■ **Selected excerpt**:
.....

Monaco Malt is a malt made only by Italmalt, as far as I know. The equivalent would be Munich malt 15-25 ebc. Munich and Wheat malts are as different as chalk and cheese. I think I'd go with the original recipe (above) and leave the Monaco malt for adding a bit of melanoidin to pilsners.


----------



## Danicomix (3/4/22)

I was thinking munich instead of wheat to have a more complex grist with a biscuit flavour to balance the hops!







An Ankoù said:


> Monaco Malt is a malt made only by Italmalt, as far as I know. The equivalent would be Munich malt 15-25 ebc. Munich and Wheat malts are as different as chalk and cheese. I think I'd go with the original recipe (above) and leave the Monaco malt for adding a bit of melanoidin to pilsners.


----------



## An Ankoù (3/4/22)

Danicomix said:


> I was thinking munich instead of wheat to have a more complex grist with a biscuit flavour to balance the hops!


I see what you're getting at and I think you're right although the hops are fairly restrained and not as in-your-face as some others. I think you might be overdoing it by adding 10% munich and another 5% carahell, though. True, one's a a lightly roasted malt and the other a crystal malt, but I think you might start to lose that light, summer-ale character. Why not compromise and add 5% Monaco at the expense of some of the Golden Promise (ie use only 80%). I'd keep the wheat malt to lighten everything up. Simpson's Golden Promise tends to be light, anyway.
But if you ignore all this and go with your own instincts, it's still going to be a cracking ale.


----------



## Danicomix (3/4/22)

Thanks for the reply!
I think i will brew the recipe without munich for the first batch!

.....

■ **Material shown**:

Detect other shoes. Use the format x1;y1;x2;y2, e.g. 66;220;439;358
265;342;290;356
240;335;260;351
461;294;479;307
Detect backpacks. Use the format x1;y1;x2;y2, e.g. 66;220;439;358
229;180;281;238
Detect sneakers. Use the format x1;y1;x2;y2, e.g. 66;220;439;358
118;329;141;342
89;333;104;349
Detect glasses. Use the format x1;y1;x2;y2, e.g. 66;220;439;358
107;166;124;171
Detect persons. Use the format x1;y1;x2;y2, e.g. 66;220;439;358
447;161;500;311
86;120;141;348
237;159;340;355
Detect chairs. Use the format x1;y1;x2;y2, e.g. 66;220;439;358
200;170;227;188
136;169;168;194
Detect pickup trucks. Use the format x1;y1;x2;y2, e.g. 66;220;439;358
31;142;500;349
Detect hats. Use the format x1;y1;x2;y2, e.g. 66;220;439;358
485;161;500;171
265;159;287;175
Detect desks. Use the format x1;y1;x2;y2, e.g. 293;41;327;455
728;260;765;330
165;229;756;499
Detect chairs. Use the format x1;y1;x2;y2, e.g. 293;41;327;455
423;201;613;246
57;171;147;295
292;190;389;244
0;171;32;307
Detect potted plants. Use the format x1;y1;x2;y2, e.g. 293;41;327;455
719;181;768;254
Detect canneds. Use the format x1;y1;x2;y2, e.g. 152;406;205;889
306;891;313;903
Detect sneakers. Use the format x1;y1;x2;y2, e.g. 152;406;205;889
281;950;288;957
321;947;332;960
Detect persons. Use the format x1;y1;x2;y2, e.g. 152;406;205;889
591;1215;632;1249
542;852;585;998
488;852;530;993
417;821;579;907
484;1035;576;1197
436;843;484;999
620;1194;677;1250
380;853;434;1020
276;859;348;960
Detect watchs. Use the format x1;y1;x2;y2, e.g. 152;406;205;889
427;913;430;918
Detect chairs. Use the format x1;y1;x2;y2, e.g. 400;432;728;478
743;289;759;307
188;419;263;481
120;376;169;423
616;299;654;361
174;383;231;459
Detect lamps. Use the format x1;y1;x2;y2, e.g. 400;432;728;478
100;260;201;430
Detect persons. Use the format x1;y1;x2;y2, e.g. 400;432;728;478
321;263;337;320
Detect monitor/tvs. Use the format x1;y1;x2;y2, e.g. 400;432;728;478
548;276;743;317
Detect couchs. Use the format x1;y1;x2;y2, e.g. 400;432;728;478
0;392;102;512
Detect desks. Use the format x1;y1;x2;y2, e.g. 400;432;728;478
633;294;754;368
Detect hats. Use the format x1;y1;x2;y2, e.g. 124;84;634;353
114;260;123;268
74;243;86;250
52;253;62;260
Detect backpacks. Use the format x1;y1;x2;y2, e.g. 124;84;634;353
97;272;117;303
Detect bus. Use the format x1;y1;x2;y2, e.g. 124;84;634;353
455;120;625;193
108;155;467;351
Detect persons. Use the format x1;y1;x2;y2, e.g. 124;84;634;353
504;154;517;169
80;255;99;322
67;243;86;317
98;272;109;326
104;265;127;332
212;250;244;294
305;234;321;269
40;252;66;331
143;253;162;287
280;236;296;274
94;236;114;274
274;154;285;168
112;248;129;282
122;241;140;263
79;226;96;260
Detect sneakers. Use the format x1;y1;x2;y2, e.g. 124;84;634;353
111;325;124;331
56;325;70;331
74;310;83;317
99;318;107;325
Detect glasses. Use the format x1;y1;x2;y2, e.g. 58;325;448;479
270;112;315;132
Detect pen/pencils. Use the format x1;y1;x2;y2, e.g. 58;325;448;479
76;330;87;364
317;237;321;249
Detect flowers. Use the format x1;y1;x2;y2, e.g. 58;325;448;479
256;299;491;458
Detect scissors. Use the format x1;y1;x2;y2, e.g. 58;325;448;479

.....

■ **Directives**:
**A.** In the brewing thread, which company is said to be the only maker of Monaco malt?
**B.** List every malt named in the brewing thread.
**C.** Write the next part of the brewing thread, picking up after its final post.

■ **Answers**:
**A.** Italmalt

**B.** Monaco malt, Munich malt, wheat malt, carahell, Golden Promise

**C.**
An Ankoù said:


> I see what you're getting at and I think you're right although the hops are fairly restrained and not as in-your-face as some others. I think you might be overdoing it by adding 10% munich and another 5% carahell, though. True, one's a a lightly roasted malt and the other a crystal malt, but I think you might start to lose that light, summer-ale character. Why not compromise and add 5% Monaco at the expense of some of the Golden Promise (ie use only 80%). I'd keep the wheat malt to lighten everything up. Simpson's Golden Promise tends to be light, anyway.
> But if you ignore all this and go with your own instincts, it's still going to be a cracking ale.


----------



## yankinoz (3/4/22)

Using wheat that's a good grist for many pale-colored ales; Munich would take it maltier. Those hops will give a refreshing, fragrant beer, but if you've been tasting the Stone and Wood and want something close, you need Galaxy in the mix. It imparts a distinctive, fruity character that marketers like to call passion fruit, but Kiwis also tag that on many of their hops. I get peach out of Galaxy.

Whatever, just brew it, you'll like it.


----------



## Danicomix (3/4/22)

Ok thanks a lot!
I have finally decided and I will brew with wheat.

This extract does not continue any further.